Copy out only the span from the line with "From where the photo was taken, how" to the end of the data, both ends kept, word for word.

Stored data
** START **

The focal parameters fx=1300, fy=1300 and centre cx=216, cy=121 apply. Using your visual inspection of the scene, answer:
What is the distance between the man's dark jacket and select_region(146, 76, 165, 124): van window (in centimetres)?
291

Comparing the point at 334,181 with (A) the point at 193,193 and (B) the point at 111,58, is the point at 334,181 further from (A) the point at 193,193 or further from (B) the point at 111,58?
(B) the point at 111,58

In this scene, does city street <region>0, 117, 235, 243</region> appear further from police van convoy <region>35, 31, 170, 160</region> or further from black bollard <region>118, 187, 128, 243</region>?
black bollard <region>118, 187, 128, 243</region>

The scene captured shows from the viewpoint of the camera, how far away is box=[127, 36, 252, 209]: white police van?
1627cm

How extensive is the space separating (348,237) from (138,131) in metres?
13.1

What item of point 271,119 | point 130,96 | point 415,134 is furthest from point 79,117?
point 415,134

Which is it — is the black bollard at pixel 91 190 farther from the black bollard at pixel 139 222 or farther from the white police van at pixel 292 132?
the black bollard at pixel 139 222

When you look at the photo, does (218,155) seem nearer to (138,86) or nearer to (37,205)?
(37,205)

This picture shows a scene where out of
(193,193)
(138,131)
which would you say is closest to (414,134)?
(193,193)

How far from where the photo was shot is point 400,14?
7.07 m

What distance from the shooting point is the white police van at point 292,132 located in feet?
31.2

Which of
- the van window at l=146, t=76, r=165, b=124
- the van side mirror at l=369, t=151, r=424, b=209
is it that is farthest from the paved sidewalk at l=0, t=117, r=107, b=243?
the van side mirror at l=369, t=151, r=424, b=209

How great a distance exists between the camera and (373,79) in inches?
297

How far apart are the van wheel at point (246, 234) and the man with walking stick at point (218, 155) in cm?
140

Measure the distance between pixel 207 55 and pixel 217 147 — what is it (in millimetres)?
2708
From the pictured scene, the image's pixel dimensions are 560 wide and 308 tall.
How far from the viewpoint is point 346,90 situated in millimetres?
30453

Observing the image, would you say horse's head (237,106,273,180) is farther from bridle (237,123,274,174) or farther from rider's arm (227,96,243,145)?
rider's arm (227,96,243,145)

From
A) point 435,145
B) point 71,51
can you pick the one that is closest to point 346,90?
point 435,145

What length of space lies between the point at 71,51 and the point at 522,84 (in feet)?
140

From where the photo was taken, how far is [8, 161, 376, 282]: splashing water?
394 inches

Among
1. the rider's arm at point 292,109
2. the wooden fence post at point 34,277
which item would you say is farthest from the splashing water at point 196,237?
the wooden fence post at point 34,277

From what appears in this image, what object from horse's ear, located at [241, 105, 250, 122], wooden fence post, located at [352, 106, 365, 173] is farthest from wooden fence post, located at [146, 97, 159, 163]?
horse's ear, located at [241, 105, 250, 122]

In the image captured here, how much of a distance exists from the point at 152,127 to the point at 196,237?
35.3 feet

** END **

◆ Final result
From where the photo was taken, how far is [8, 161, 376, 282]: splashing water?
394 inches

Among
1. the rider's arm at point 292,109
2. the wooden fence post at point 34,277
which item would you say is farthest from the splashing water at point 196,237?
the wooden fence post at point 34,277

From what appears in this image, what object from horse's ear, located at [241, 105, 250, 122], wooden fence post, located at [352, 106, 365, 173] is farthest from wooden fence post, located at [146, 97, 159, 163]?
horse's ear, located at [241, 105, 250, 122]

In the image captured here, how much of a distance exists from the point at 152,127 to the point at 196,237?
35.3 feet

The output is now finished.